WRITTEN PROBLEM:
Copy out the records verbatim from the line containing "Thinking about the" through the end of the records. Leave out the pictures.

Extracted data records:
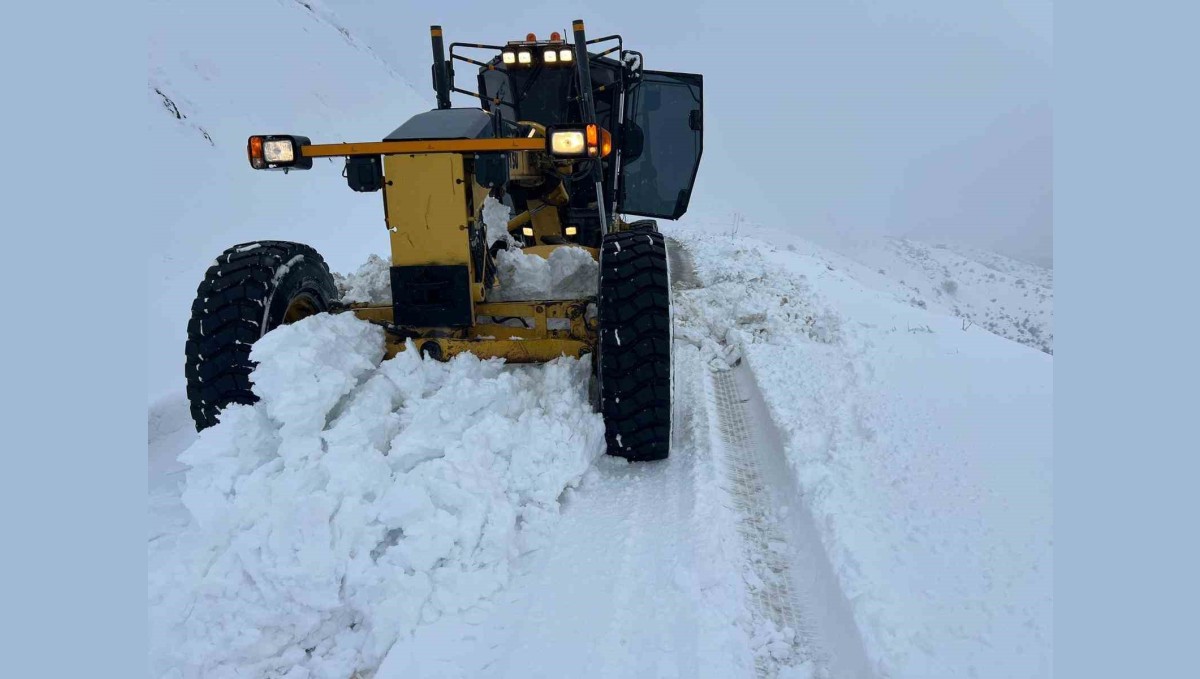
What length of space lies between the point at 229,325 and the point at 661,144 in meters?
3.89

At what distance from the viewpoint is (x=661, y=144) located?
580 centimetres

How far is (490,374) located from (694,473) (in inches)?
46.9

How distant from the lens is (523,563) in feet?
8.34

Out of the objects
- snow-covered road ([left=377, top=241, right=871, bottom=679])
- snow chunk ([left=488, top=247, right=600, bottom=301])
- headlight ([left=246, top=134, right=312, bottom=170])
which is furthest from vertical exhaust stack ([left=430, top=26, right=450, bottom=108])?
snow-covered road ([left=377, top=241, right=871, bottom=679])

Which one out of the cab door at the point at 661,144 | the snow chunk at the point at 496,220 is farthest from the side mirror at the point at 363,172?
the cab door at the point at 661,144


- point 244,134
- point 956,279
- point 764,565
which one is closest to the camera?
point 764,565

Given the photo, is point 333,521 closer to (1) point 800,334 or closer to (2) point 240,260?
(2) point 240,260

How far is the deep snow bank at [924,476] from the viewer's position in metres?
2.06

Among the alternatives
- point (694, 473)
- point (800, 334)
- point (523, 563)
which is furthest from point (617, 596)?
point (800, 334)

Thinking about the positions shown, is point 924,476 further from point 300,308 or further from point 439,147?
point 300,308

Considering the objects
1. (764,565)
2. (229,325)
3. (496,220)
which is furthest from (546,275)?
(764,565)

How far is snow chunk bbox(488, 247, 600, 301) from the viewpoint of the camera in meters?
4.27

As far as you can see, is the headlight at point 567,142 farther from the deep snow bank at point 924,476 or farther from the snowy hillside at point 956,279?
the snowy hillside at point 956,279

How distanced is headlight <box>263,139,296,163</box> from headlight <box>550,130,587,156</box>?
1403 millimetres
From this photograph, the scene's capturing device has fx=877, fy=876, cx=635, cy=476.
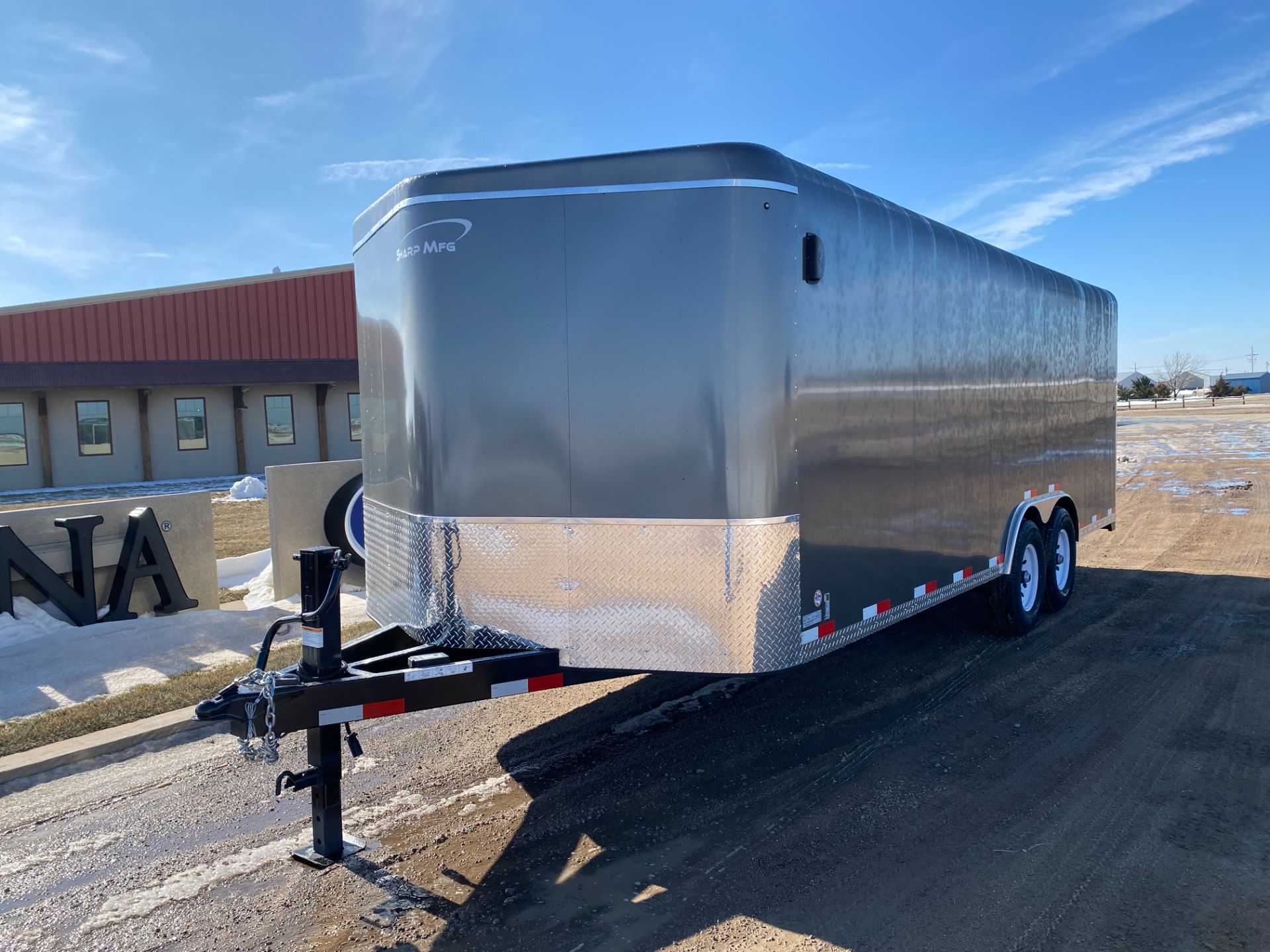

EXERCISE RESULT:
Thinking about the positions shown, is point 924,476 further from point 300,308 or further from point 439,147?
point 300,308

Considering the objects
1. (764,565)
2. (229,325)
3. (496,220)
which is furthest from (546,275)?
(764,565)

How far is snow chunk bbox(488, 247, 600, 301) from the viewpoint of the camera in meters?
4.27

As far as you can see, is the headlight at point 567,142 farther from the deep snow bank at point 924,476 or farther from the snowy hillside at point 956,279?
the snowy hillside at point 956,279

How distanced is headlight <box>263,139,296,163</box> from headlight <box>550,130,587,156</box>?
1403 millimetres
From this photograph, the scene's capturing device has fx=877, fy=876, cx=635, cy=476.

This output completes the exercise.